Eine Markenbenutzung liegt auch schon dann vor, wenn im nicht sichtbaren Teil einer Internet- Seite ein Markenname als Metatag, d.h. als bloßes Suchwort verwendet wird.
(OLG München Urteil vom 6.4.2000 – 6 U 4123/99 – nicht rechtskräftig)

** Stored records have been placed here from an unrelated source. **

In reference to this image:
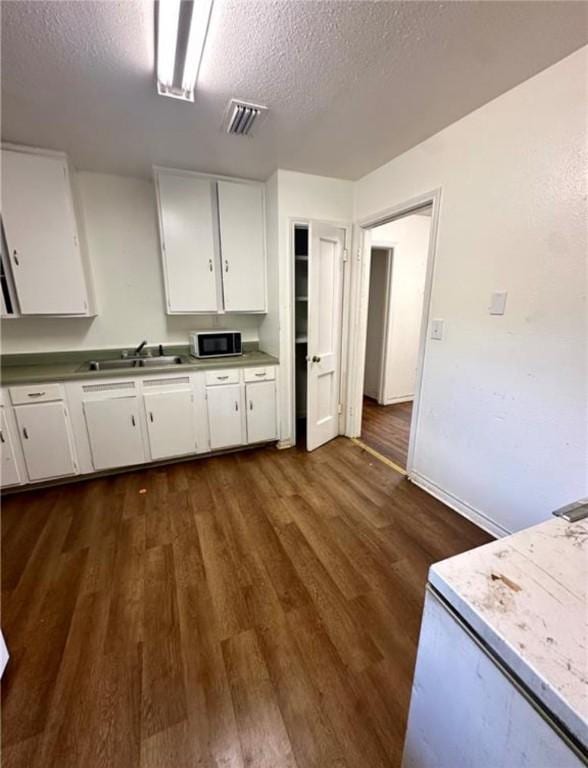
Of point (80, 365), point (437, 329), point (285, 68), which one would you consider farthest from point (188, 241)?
point (437, 329)

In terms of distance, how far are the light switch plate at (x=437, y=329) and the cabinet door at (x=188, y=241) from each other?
1785mm

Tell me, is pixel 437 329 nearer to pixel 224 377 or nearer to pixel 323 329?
pixel 323 329

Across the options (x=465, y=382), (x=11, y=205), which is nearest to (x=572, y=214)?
(x=465, y=382)

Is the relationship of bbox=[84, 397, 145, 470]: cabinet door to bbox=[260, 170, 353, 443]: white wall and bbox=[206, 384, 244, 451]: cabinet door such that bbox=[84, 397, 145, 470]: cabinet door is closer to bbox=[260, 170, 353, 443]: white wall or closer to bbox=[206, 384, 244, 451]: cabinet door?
bbox=[206, 384, 244, 451]: cabinet door

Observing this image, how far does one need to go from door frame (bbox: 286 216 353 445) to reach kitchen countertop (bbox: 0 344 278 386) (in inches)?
9.5

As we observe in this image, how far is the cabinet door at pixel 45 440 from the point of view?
7.18ft

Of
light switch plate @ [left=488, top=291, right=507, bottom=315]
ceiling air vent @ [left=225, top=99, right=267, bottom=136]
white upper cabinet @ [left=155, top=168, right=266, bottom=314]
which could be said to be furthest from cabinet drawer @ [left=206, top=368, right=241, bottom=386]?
light switch plate @ [left=488, top=291, right=507, bottom=315]

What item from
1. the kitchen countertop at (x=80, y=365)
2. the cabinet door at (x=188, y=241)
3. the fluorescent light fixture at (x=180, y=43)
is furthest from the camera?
the cabinet door at (x=188, y=241)

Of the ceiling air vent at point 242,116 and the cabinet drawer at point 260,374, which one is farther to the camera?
the cabinet drawer at point 260,374

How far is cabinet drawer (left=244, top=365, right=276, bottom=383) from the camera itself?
9.06 feet

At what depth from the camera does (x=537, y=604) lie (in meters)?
0.59

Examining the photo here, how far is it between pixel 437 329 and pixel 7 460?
10.0ft

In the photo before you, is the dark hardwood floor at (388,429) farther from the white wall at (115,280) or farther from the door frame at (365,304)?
the white wall at (115,280)

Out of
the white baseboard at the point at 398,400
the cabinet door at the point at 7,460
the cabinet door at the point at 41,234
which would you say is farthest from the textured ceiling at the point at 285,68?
the white baseboard at the point at 398,400
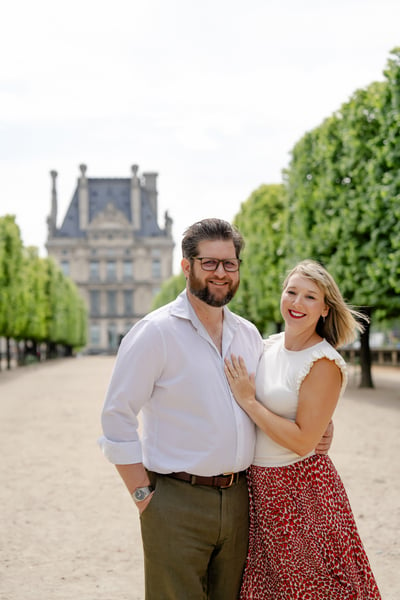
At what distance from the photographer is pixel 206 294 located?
283cm

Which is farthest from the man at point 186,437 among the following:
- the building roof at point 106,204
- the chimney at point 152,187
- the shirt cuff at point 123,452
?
the chimney at point 152,187

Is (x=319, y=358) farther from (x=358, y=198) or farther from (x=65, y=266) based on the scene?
(x=65, y=266)

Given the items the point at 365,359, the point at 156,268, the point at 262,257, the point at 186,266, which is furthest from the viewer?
the point at 156,268

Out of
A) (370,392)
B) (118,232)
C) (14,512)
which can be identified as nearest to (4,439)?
(14,512)

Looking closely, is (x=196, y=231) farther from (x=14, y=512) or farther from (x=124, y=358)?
(x=14, y=512)

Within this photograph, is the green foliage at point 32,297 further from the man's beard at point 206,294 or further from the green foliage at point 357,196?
the man's beard at point 206,294

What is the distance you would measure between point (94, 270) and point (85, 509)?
87373 mm

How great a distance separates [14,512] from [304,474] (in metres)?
→ 3.93

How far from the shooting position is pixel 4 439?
10258 millimetres

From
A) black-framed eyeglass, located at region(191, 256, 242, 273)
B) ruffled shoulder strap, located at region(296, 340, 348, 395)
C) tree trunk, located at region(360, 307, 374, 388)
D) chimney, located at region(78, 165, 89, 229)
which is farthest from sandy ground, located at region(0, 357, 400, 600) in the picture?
chimney, located at region(78, 165, 89, 229)

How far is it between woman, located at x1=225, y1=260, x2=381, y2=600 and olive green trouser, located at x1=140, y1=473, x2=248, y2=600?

Unverlangt zugesandte Email- Werbung

Eine unverlangt zugesandte e-Mail-Werbung ist nur dann als sittenwidrige Werbung im Sinne des § 1 UWG anzusehen, wenn der Empfänger der Werbung eine solche offenkundig abgelehnt hat.
Es ist dem Empfänger einer Werbe-e-Mail, die dieser nach dem Aufruf der Homepage des Werbenden erhält, zuzumuten, an diesen die e-Mail mit einer Aufforderung zum Austragen auf dem e-Mail-Verteiler zurückzusenden und dadurch weitere entsprechende Werbung abzulehnen (LG Braunschweig, Urteil vom 11.8.1999, 22 O 1683/99).

Bindestrich-Domain

Eine Internetadresse, die sich von der ansonsten identischen Firmenkennzeichnung eines Konkurrenten nur durch einen Bindestrich unterscheidet, begründet eine markenrechtliche Verwechslungsgefahr und damit einen Unterlassungsanspruch (LG Köln, Urteil vom 10.6.1999, 31 O 55/99).